**Document passage**.

A long time ago, I stood in eager anticipation for the approaching of Pope St. John Paul II. A few months have passed since many Americans waited anxiously for Pope Francis to appear on our streets to greet the faithful.
It would seem that there was an electricity in the air, and then, there he was. Hearts pounded as many were overwhelmed with joy and sang out because it was just too much to be contained. Imagine when our Lord stood before Peter, looked into his eyes and said, “Follow me!”
At World Youth Day, a million young people experienced our Holy Father “coming into view.” Fatigue, the weather and a little hunger were all but forgotten. He was here! They could see him, and the joy could not be contained.
If we want to stop young people or old from leaving the Faith, then let it be Christ that comes into view, in the person of Jesus, and the joy will not be contained!
Stories of sisters
Re: “Sharing the good news: a little goes a long way” (Openers, Sept. 18).
Of all the people I have known in my life, one of the ones I have loved the most was Sister Celestia Joyce. That was the beautiful name by which the world knew her, but I called her Aunt May.
Sister Celestia, who was a Sister of St. Joseph, was my Irish grandmother’s sister. Because my grandmother died before I was born, and since my mother was an only child, Sister Celestia was my connection to my Irish roots.
The interesting thing about Sister Celestia was that she evangelized through actions rather than words. She loved to laugh and was always ready with a joke. There was a childlike quality to her that appealed to my 6-year-old sensibility.
She volunteered to be my pen pal, and I would write to her enthusiastically about my first-grade life.
During the summers, she would visit my family and teach me math. She was retired as a teacher and principal, but math had been her specialty, and I was an eager student. She was the gentlest, most patient educator, and she instilled in me a lifelong love of learning.
Our family vacations consisted of traveling to Baden, Pennsylvania, to see Sister Celestia at the motherhouse. We would visit with Sister Celestia in the parlor, then head to the dining hall, where we would dine and converse with her friends.

**Tasks to complete**.
1. Can you reproduce the passage on faith and Sister Celestia between "It would seem" and "not be contained!", inclusive?
2. Can you take the passage on faith and Sister Celestia further, starting after its final sentence?

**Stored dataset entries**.

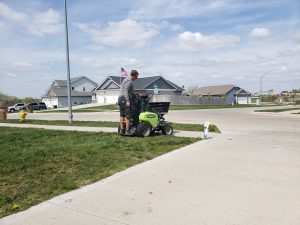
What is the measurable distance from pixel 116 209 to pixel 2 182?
2288 millimetres

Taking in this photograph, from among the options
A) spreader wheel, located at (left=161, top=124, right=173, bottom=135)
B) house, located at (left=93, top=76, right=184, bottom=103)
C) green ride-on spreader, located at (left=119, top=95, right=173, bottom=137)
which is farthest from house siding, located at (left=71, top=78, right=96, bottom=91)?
green ride-on spreader, located at (left=119, top=95, right=173, bottom=137)

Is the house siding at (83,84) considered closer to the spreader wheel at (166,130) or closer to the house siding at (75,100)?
the house siding at (75,100)

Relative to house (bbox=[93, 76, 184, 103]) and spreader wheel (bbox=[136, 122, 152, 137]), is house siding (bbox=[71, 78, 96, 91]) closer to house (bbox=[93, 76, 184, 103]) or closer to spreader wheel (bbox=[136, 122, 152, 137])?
house (bbox=[93, 76, 184, 103])

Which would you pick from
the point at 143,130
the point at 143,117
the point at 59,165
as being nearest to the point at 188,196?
the point at 59,165

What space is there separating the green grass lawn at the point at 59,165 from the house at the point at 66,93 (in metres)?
63.1

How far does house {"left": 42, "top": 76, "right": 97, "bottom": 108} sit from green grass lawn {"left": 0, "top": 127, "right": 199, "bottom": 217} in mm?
63068

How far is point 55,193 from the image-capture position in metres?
4.91

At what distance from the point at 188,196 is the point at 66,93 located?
72628 mm

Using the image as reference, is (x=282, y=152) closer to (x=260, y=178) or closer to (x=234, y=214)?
(x=260, y=178)

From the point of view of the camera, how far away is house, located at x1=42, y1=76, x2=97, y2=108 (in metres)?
72.4

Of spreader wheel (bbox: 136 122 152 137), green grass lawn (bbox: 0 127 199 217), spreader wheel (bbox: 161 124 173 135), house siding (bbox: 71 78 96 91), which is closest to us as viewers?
green grass lawn (bbox: 0 127 199 217)

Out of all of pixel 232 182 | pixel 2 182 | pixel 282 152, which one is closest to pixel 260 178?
pixel 232 182

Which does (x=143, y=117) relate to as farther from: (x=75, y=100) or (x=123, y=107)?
(x=75, y=100)

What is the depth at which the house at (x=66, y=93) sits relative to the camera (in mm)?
72375
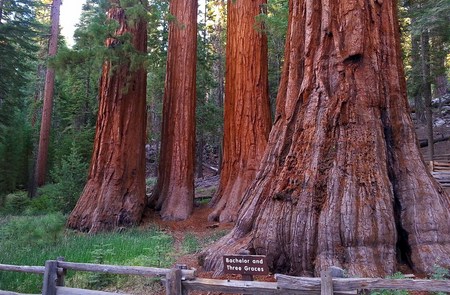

**Outputs for the tasks**.
1.
It would seem that there was an electricity in the air, and then, there he was. Hearts pounded as many were overwhelmed with joy and sang out because it was just too much to be contained. Imagine when our Lord stood before Peter, looked into his eyes and said, “Follow me!”
At World Youth Day, a million young people experienced our Holy Father “coming into view.” Fatigue, the weather and a little hunger were all but forgotten. He was here! They could see him, and the joy could not be contained.
If we want to stop young people or old from leaving the Faith, then let it be Christ that comes into view, in the person of Jesus, and the joy will not be contained!

2.
— Maria Gallagher, Harrisburg, Pennsylvania
The Dominican Sisters of Nashville, particularly Sister Camille, who was the principal at Our Lady of Mt. Carmel School in Newport News, Virginia, bring to mind a very memorable event. Being an Air Force family in 1987, we moved from England back to the Newport News area in the middle of the school year.
Our two young children, who had been attending British schools, were making a transition back to the United States, which was very different for them. Being new to the area, we called and talked to Sister Camille about the prospects of our children attending school. Without any hesitation, she said to bring the children to the school that day and they could enter a class immediately.
The transition for our children was flawless thanks to Sister Camille and the Dominican Sisters who understood military families face many challenges in a move from overseas. That made the move back to the United States much easier for us.
Sister Camille has since passed away, but we remember the Dominican Sisters who still teach at the school in our daily prayers and annual tithing efforts.
— Mark and Reunett Clark, Roanoke, Virginia
Abortion and politicians
Re: “Knights leader speaks out” (Briefs, Aug. 28).
I would like to say “thank you” to Supreme Knight Carl Anderson for his fortitude to doing the right thing by printing a letter about abortion. Abortion is not just another political issue. It is time to stop creating excuses for voting for pro-abortion politicians.